Dueñas had an unsuccessful back surgery, which resulted in a leg that makes it difficult for her to walk without crutches.
“Since I wasn’t born with it, it has changed my life pretty deeply and how I look at life,” she said.
After her surgery she decided to become a specialist in universal accessibility in the urban environment and buildings.
“Universal accessibility is not only beneficial for people with disabilities, but for everybody,” she said. “Because without accessibility, we as women with disabilities can’t participate in feminist spaces and, in the end, we won’t have the gender equality that we wish for.”
Dueñas was part of the team at IGEC that developed the Protocol. She said the origins of the idea came when her and her IGEC colleagues attended the Gender Equality Forum in July 2021, where they realized there were many barriers due to lack of accessibility for them to participate in the discussions.
“This led to us not being able to participate fully and not being able to see what happened in this important event because many of us couldn’t access the events,” she said. “It was clear we needed to be there in all the events and the meetings and that’s where the Protocol on accessibility was born.”
IGEC member Shiela May Inmenzo Aggarao, was also part of the Protocol development team. She acquired her visually impairment at 15-years-old when glaucoma left her with low vision.
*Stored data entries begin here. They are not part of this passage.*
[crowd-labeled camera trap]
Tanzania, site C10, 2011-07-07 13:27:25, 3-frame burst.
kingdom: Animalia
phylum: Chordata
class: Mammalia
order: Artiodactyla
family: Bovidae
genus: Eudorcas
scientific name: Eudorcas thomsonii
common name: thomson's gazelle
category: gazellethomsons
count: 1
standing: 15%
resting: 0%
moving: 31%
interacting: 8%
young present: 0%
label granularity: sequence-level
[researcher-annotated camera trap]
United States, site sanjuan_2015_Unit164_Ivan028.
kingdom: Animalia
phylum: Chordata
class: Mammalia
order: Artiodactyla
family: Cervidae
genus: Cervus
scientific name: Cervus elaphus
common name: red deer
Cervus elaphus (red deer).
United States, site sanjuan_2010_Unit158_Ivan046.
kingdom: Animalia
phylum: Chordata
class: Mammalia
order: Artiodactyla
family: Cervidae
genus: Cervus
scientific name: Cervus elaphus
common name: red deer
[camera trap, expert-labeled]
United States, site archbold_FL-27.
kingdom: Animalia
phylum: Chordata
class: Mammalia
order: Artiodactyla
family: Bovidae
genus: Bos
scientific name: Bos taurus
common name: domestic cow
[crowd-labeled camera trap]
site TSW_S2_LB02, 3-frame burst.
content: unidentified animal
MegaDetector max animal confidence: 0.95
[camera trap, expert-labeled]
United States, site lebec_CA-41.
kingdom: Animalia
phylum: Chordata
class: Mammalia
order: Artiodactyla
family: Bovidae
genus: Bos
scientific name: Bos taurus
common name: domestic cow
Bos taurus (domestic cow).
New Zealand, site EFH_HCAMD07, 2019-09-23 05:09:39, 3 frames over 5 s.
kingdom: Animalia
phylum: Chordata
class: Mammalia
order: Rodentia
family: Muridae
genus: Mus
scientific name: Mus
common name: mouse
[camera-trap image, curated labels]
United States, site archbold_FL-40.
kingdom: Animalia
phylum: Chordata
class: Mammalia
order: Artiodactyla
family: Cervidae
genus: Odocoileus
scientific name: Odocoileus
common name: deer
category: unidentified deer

She is now the Secretary of Nationwide Organization of Visually-Impaired Empowered Ladies, a group of women with visual impairments working on the intersection of gender and disability in the Philippines.
“A lot of people and organizations don’t know what accessibility is and how to implement it, so the Protocol is a great tool that anyone can use in a practical way,” she said.
Aggarao said that there are many roadblocks for women with disabilities and their opportunity to participate and lead.
“There is still an attitude towards women and girls with disabilities that we can’t take on leadership roles, we should stay home, and our families and the community can be overprotective,” she said.
However, Aggarao pointed out that women with disabilities just don’t want to talk about accessibility, but to talk about gender equality with a disability perspective.
“We want to talk about the issues that other women and people want to talk about,” she said. “We want to talk about accessibility, but if the topic is gender, let’s talk about gender. We want to have that voice and have that space that all women are entitled to for us to do so.”